Накрывая на стол, я издалека заслышала громкие шаги Пита по направлению к кухне. И вот уже его руки обняли меня сзади, и я инстинктивно прильнула к нему. Он обо мне тревожился. Как я опасалась его приступов, так он — моей хандры, моего погружения в тьму депрессии. Я ощущала холод, заползший в сердце, и жаждала, чтобы он меня отогрел. Положив на стол вторую ложку, я повернулась к нему и его поцеловала, обвив руками шею, прижав к себе. И смутная тоска, что меня снедала, вдруг стихла, успокоилась.

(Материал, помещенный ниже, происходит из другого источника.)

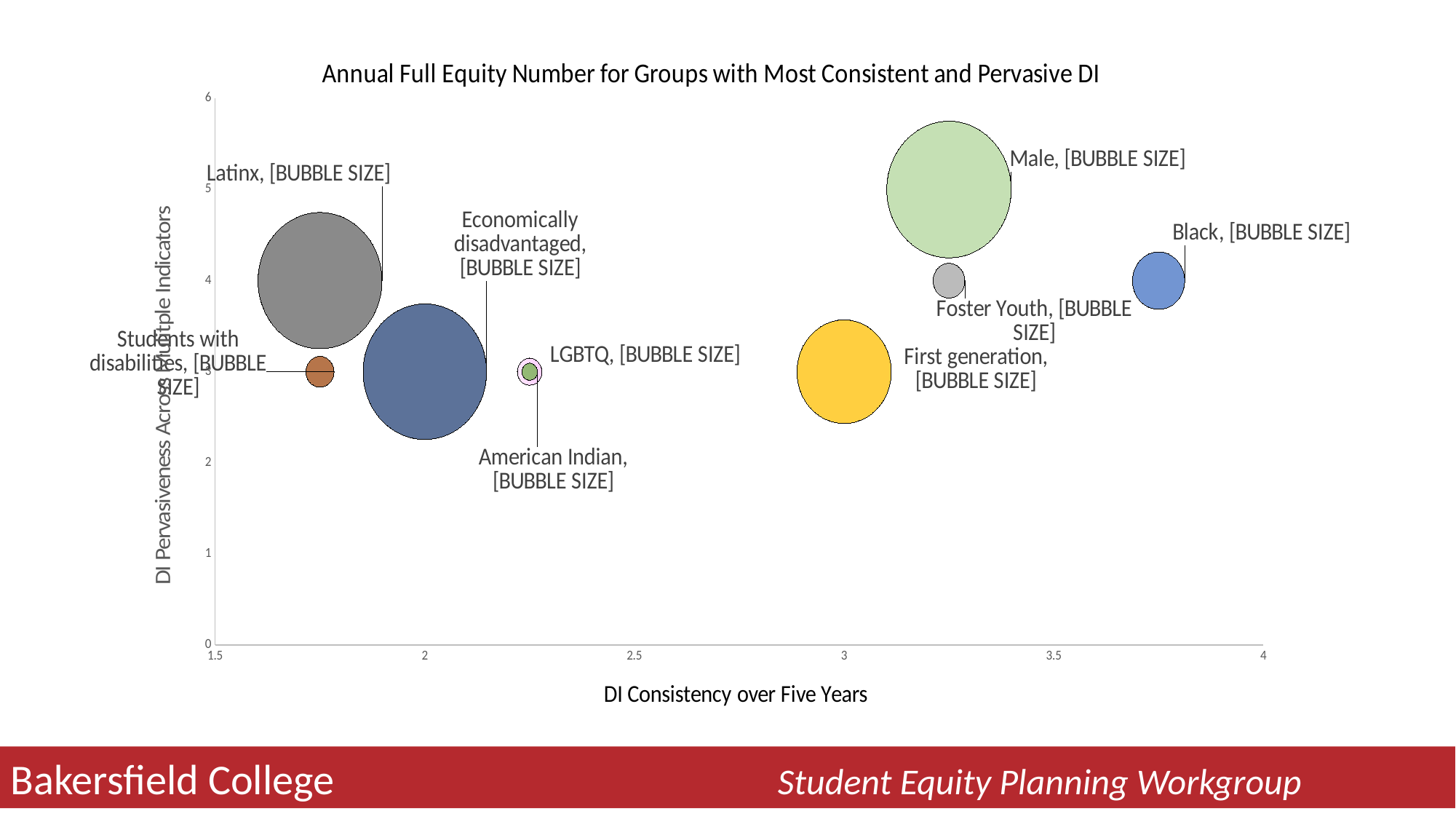
What is the title of the chart? Annual Full Equity Number for Groups with Most Consistent and Pervasive DI Which group has a higher DI Pervasiveness Across Multiple Indicators value, Male or Black? Male What type of chart is shown on the slide? Bubble chart What is the DI Pervasiveness Across Multiple Indicators value for the Male group? 5 What is the DI Consistency over Five Years value for the Economically disadvantaged group? 2 Is the DI Consistency over Five Years value for the Black group greater or less than 3.5? greater Is the DI Consistency over Five Years value for the Latinx group greater or less than 2? less Which group has the highest DI Pervasiveness Across Multiple Indicators value? Male How many groups (bubbles) are plotted on the chart? 9 What is the label of the x axis? DI Consistency over Five Years What is the DI Pervasiveness Across Multiple Indicators value for the Latinx group? 4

И вскоре для меня остался лишь он, его приятная на ощупь теплая рубашка, облегающая его руки и плечи, сильные пальцы на моей спине. Когда мы, наконец, разорвали поцелуй, оба едва дышали. Я уже намеревалась отложить уже стынущий ужин, чтобы отогнать грызущую пустоту, и потянулась к пряжке на ремне его брюк, но тут его желудок издал утробное урчание, и Пит невольно прыснул. И это окончательно прогнало тот, другой голод. Смущенно улыбаясь, я убрала руку, и мы сразу же уселись и принялись за еду.
Но вскоре Пит поднял на меня глаза и изучающе, внимательно взглянул, явно в ожидании. От него веяло спокойствием, и все же в морщинках у глаз таилась тень сомнения, которая заставляла плескавшуюся в них синеву вспыхивать ярче. Потупившись, я принялась разглядывать свою тарелку, а когда вновь взглянула на него, обнаружила, что он все еще пристально на меня смотрит.
— Мы оба с тобой те еще упрямцы, верно? — пошутила я с деланной веселостью.
— Ты меня знаешь, — ответил он просто, но явно со значением. Он просил меня доверять ему. Довериться. Поделиться с ним тем, что меня гложет.